Yes, it came out last year with the Night Brights Collection.


----------



## ch33tah (Oct 8, 2008)

Gosh if it's a LE shade from last year I wonder why the small salon I get them from has LOADS on the display?


----------



## GreekChick (Oct 8, 2008)

Quote:

   Originally Posted by *ch33tah* 

 
_Gosh if it's a LE shade from last year I wonder why the small salon I get them from has LOADS on the display?_

 
Congratulations! You've found a "dusty"! A dusty is basically a nail salon or nail store that carries nps that are so old they're starting to gather dust! 
The nail salon you're talking about is probably late in receiving collections, as well as sending old ones back to the company.
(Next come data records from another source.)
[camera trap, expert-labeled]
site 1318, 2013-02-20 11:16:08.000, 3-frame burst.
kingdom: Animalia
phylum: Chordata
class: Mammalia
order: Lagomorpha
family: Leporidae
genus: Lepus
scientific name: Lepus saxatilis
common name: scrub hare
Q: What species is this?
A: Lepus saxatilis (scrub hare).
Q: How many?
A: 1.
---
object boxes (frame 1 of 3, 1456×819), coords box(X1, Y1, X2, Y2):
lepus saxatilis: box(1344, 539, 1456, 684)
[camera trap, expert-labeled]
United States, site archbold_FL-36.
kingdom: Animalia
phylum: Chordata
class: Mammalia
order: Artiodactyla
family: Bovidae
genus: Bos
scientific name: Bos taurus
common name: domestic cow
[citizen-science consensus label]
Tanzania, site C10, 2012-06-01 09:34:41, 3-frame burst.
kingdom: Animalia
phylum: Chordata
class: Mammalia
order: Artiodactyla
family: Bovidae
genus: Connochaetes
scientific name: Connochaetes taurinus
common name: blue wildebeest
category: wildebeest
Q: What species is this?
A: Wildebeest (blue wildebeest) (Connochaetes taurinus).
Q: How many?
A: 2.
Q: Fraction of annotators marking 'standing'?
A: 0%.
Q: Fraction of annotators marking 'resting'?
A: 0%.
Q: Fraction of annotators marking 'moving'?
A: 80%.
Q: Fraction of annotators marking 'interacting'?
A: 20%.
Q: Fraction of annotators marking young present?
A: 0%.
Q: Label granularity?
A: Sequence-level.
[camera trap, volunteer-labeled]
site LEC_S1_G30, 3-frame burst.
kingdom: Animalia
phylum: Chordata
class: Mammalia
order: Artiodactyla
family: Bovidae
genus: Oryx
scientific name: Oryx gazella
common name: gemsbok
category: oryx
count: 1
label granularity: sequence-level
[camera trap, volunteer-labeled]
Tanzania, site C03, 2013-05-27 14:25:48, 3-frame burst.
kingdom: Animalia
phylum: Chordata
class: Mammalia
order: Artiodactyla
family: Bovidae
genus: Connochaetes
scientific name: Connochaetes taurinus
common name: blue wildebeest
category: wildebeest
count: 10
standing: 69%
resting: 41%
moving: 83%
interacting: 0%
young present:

Anyway, consider yourself lucky, you have chances of finding some LE shades that are $$$$ on Ebay.


----------



## user79 (Oct 9, 2008)

It looks like a really fun, party nailpolish. Good for going out to the club.


----------



## MiCHiE (Oct 9, 2008)

Quote:

   Originally Posted by *GreekChick* 

 
_Congratulations! You've found a "dusty"! A dusty is basically a nail salon or nail store that carries nps that are so old they're starting to gather dust! 
The nail salon you're talking about is probably late in receiving collections, as well as sending old ones back to the company. Anyway, consider yourself lucky, you have chances of finding some LE shades that are $$$$ on Ebay._

 
Right. And, consider the fact that women who frequent nail salons are the last ones to really buy colors because they rely on other people for services. So, a nail salon would be the first place I would generally look for a discontinued color.


----------



## Heiaken (Oct 11, 2008)

I found My Private Jet from a Department store yesterday and it is raunbow holo.


----------



## thedrinkgirl (Oct 11, 2008)

I LOVE this color and couldn't find it anywhere here in Vegas so I bought mine on EBAY. I will try 3 coats but even using 2, I see the rainbow effect. LOVE IT, LOVE IT, LOVE IT!!!!!


----------



## MzzRach (Oct 11, 2008)

I just picked this up at a local beauty supply.  It is gorgeous!


----------



## ch33tah (Oct 13, 2008)

Quote:

   Originally Posted by *GreekChick* 

 
_Congratulations! You've found a "dusty"! A dusty is basically a nail salon or nail store that carries nps that are so old they're starting to gather dust! 
The nail salon you're talking about is probably late in receiving collections, as well as sending old ones back to the company. Anyway, consider yourself lucky, you have chances of finding some LE shades that are $$$$ on Ebay._

 

lol that's funny. it's a pretty good salon here too,

im going to buy a few more of my private jet then. didnt know it was a limited edition!


----------



## retail_therapy (Oct 13, 2008)

Mine has holographic shimmer. I love this so much, I am on my 2nd bottle already.


----------



## GreekChick (Oct 13, 2008)

I layer mine over black np to preserve the MPJ. I do one coat black an one coat MPJ, and I get holographic shimmer right away. IMO, it's better to to layer than to do 3 coats of MPJ.


----------



## astronaut (Dec 21, 2008)

Aww so it's not permanent? I want it


----------